Basic plugins
parse plugin
Enabled by default. Parse html content with complex rules. After task's execution, a parsed
property will be added on task
.
Options for task
task = {
...
parse: "title",
parseCheck(res) {return true;}, //optional
callback(task) {
console.log(task.parsed);
}
}
if parseCheck
is a function, it will be called first. Return true if you want to continue the parsing execution. You can also change parse rule dynamically in the funtion.
Options for crawler
{
...
filters: {
trim: v=>v.trim()
}
}
- Select an object
task = {
...
parse: { title: "title", warning: ".alert" },
}
- Select an array
task = {
...
// starts with '[' and ends with ']'
parse: "[ul li a @href]"
}
- Using scope
task = {
...
// first element of array: scope selector
// scope selector and use `[]` to process an array for divisions
// second element of array: element selector
parse: ["[ul li]", "a @href"]
}
- Select array of objects
task = {
...
parse: ["[.product_pod]", { title: "h3 a" }]
}
- Available attributes
"@html";
"@outerHtml";
"@text"; // default
"@string"; // direct text node's value
"@nextNode"; // next dom node's value
- Using filters
To apply filters to a value, append them to the selector using |
.
task = {
parse: "title | trim"
};
Or using array format to provide functions directly
task = {
parse: ["title", s => s.trim()]
};
To register filters on the instance, use filters
property in crawler's options.
attempt plugin
Enabled by default. In addition to letting the got
library handle retry, we can also handle it through this attempt plugin.
════════
--- Work instructions ---
a – In the entries, rewrite the lines starting at the one that contains "Observing the scene shown, of" and running through the last entry, changing "scene" to "view" and keeping everything else the same. Omit the pictures from your answer.
b – Continue the page on crawler plugins from its last sentence.

--- Records for this task ---
════════
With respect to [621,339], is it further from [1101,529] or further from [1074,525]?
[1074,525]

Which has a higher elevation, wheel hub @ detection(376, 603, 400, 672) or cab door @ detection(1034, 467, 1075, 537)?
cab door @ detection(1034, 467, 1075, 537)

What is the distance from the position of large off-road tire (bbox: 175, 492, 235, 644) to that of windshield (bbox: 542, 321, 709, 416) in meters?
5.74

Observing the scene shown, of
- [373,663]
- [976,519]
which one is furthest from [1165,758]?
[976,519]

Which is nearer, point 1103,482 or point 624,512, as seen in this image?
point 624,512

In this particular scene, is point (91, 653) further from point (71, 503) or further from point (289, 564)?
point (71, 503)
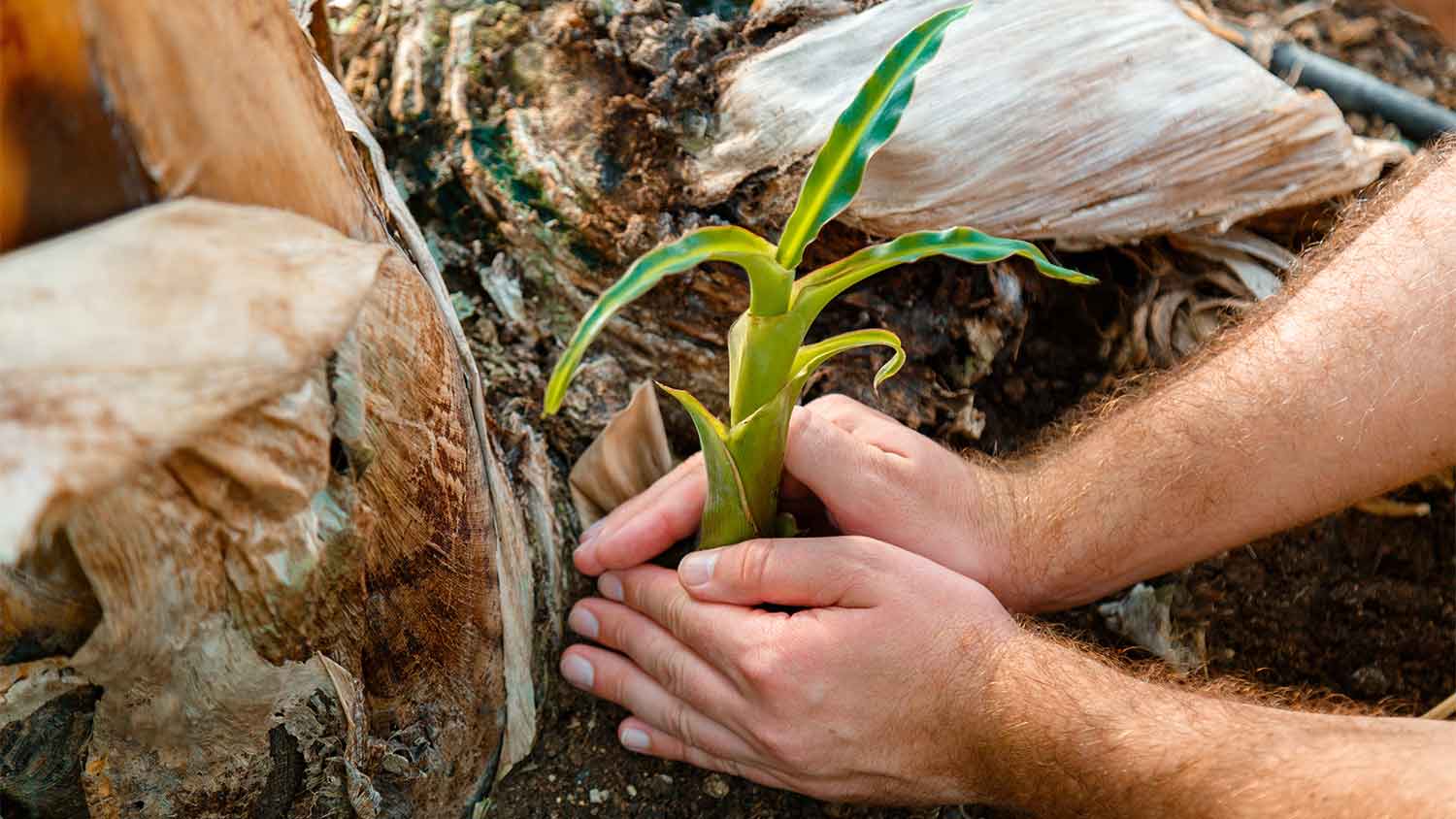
════════
--- Final answers ---
a –
Observing the view shown, of
- [373,663]
- [976,519]
which one is furthest from [1165,758]?
[976,519]

Which is nearer, point 1103,482 or point 624,512, as seen in this image?
point 624,512

In this particular view, is point (91, 653) further from point (71, 503) or further from point (289, 564)?
point (71, 503)

b –
Options for crawler and task.
{
// [retries, allowedStatuses, callback({ err, shouldRetry, maxRetry, task, crawler })]
attempts: [3, [404]];
// or simply a number
attempts: 3;
}
Default Callback function will log the error to console and re-add or resolve the task based on shouldRetry variable. When providing your own callback, defaultCallback will not be called. So make sure that the task will be resolved. But you can also return true value in your custom callback function and the plugin will call default Callback function automatically.
delay plugin
Enabled by default.
Options for task
{
// the number of milliseconds to wait before sending http request
delay: 3000;
}
follow plugin
Enabled by default.
Prerequisite: parse plugin
Workflow for this plugin: selector-parse => filterFunction => callback for each
Selector for parsing new urls and Callback function are required
Callback function should receive a url as parameter and return a task
FilterFunction will be used to filter selected results. And Default filter function on urls from selector is: urls=>urls.filter(v=>v)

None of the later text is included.